Purification of the TCA, resin, microbial and HCl P extracts and precipitation of silver phosphate (Ag3PO4) followed the protocol by Tamburini et al.49. Modifications to this method were: 1 ml of concentrated H2SO4 was added during the ammonium phosphomolybdate (APM) step during the purification of the TCA, resin and microbial P extracts to facilitate the precipitation of APM. Also a few silver nitrate (AgNO3) crystals were added prior to precipitation of Ag3PO4 to ensure complete removal of Cl as silver chloride (AgCl). Precipitated AgCl was filtered out using 0.2 µm polycarbonate filters. Using size exclusion gel chromatography, selected freeze-dried and re-dissolved NaOH-EDTA extracts were separated in an organic and inorganic P fraction37. Only the inorganic P fraction of the NaOH-EDTA extraction was purified as described above. Analysis of phosphate 18O:16O (δ18O) was undertaken by weighing approximately 300 μg of Ag3PO4 into a silver capsule to which a small amount of fine glassy carbon powder was added49. The sample was converted to carbon monoxide by dropping it into a thermal conversion elemental analyser (ThermoFinnigan, Germany) at 1400 °C, the resultant CO mixed with a helium carrier gas passes through a GC column into a Delta + XL mass spectrometer (ThermoFinnigan, Germany). δ18OP was calculated by comparison to internal Ag3PO4 laboratory standard, ALFA-1 (ALFA-1 = δ18O VSMOW value of 14.2‰). In the absence of an international Ag3PO4 reference material, we derived this value for ALFA-1 by comparison to the Ag3PO4 standard ‘B2207’ (Elemental Microanalysis Ltd., England), which has been measured in an inter-laboratory comparison study to have a δ18O value of 21.7‰ versus VSMOW. Samples were run in triplicate, with a typical precision σ ≤ 0.3‰.

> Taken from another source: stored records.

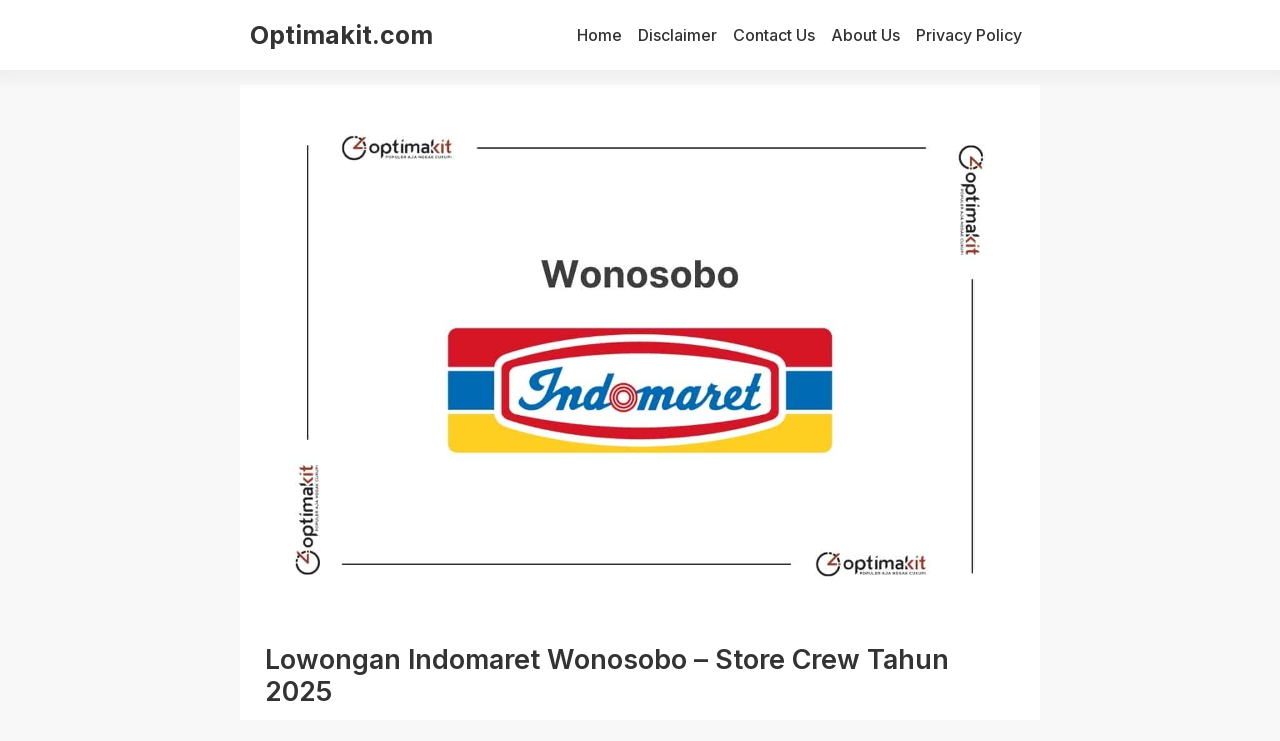

--- FILE ---
content_type: text/html; charset=utf-8
request_url: https://www.google.com/recaptcha/api2/aframe
body_size: 267
content:
<!DOCTYPE HTML><html><head><meta http-equiv="content-type" content="text/html; charset=UTF-8"></head><body><script nonce="bFb_vj0UMGswp_-R1ySjCQ">/** Anti-fraud and anti-abuse applications only. See google.com/recaptcha */ try{var clients={'sodar':'https://pagead2.googlesyndication.com/pagead/sodar?'};window.addEventListener("message",function(a){try{if(a.source===window.parent){var b=JSON.parse(a.data);var c=clients[b['id']];if(c){var d=document.createElement('img');d.src=c+b['params']+'&rc='+(localStorage.getItem("rc::a")?sessionStorage.getItem("rc::b"):"");window.document.body.appendChild(d);sessionStorage.setItem("rc::e",parseInt(sessionStorage.getItem("rc::e")||0)+1);localStorage.setItem("rc::h",'1769145311139');}}}catch(b){}});window.parent.postMessage("_grecaptcha_ready", "*");}catch(b){}</script></body></html>

--- FILE ---
content_type: text/css
request_url: https://optimakit.com/wp-content/plugins/Custom%20Related%20Post/crp-styles.css?ver=1.0.5
body_size: -38
content:
.crp-related-posts {
    background: #fff;
    border: 1px solid #eff0f6;
    padding: 0;
    border-radius: 12px;
    font-family: 'Inter', sans-serif;
    max-width: 100%;
    margin: 25px auto;
}

.crp-related-posts .crp-heading {
    padding: 10px;
    text-align: center;
    font-size: 20px;
    margin: 0;
    color: #ffffff;
    font-weight: 600;
    border-bottom: 1px solid #eff0f6;
    background: #444444;
    display: block;
	border-radius: 5px;
}

.crp-related-posts ul {
    list-style: none;
    padding: 0;
    margin: 0;
    background: #fff;
}

.crp-related-posts ul li {
    display: flex;
    align-items: center;
    margin: 0;
    padding: 10px 15px;
    border-bottom: 1px solid #eff0f6;
}

.crp-related-posts ul li:last-child {
    border-bottom: none;
}

.crp-related-posts .widget-content {
    flex: 1;
}

.crp-related-posts .crp-link {
    text-decoration: none;
    color: #007bff;
    transition: color 0.3s, transform 0.3s;
}

.crp-related-posts .crp-link:hover {
    color: #0056b3;
    transform: translateX(5px);
}

.crp-related-posts .crp-title-link {
    font-size: 16px;
    margin: 0;
    font-weight: 400;
    display: -webkit-box;
    -webkit-line-clamp: 3;
    -webkit-box-orient: vertical;
    overflow: hidden;
    text-overflow: ellipsis;
    color: #333;
}

@media (max-width: 600px) {
    .crp-related-posts {
        max-width: 100%;
    }

    .crp-related-posts .crp-heading {
        font-size: 20px;
    }

    .crp-related-posts .crp-title-link {
        font-size: 17px;
    }
	
	.crp-related-posts {
    background: #fff;
    border: 1px solid #eff0f6;
    padding: 0;
    border-radius: 12px;
    font-family: 'Inter', sans-serif;
    max-width: 100%;
    margin: 25px auto;
	}
	
	.crp-related-posts .crp-heading {
    padding: 10px;
    text-align: center;
    font-size: 20px;
    margin: 0;
    color: #ffffff;
    font-weight: 600;
    border-bottom: 1px solid #eff0f6;
    background: #444444;
    display: block;
	border-radius: 5px;
	}
}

Soil water δ18O was determined on an Isoprime Aquaprep coupled to an Isoprime 100 dual-inlet mass spectrometer (Isoprime Ltd., Cheadle, England) through a process of headspace CO2 equilibration with water samples. The isotope ratios are reported as δ18OH2O values versus VSMOW, based on comparison with laboratory standards calibrated against IAEA standards VSMOW and SLAP, with analytical precision typically σ ≤ 0.05‰. The theoretical equilibrium between O in soil water and O in phosphate was calculated for each depth and treatment using a modified version of the equation given by Chang and Blake22: δ18OP = −0.18 T + 26.3 + δ18OH2O, where δ18OP is the stable oxygen isotope ratio of phosphate at equilibrium in ‰, T is the temperature in degrees Celsius and δ18OH2O is the stable oxygen isotope ratio of the soil water in ‰. The minimum and maximum soil temperatures in the 24 hours prior to the soil sample were used for calculating the equilibrium values as it can take up to 24 hours until the equilibrium is reached22. The microbial P δ18OP was determined via mass balance using the concentrations of the resin, hexanol and microbial P and the δ18OP values of resin and hexanol P23.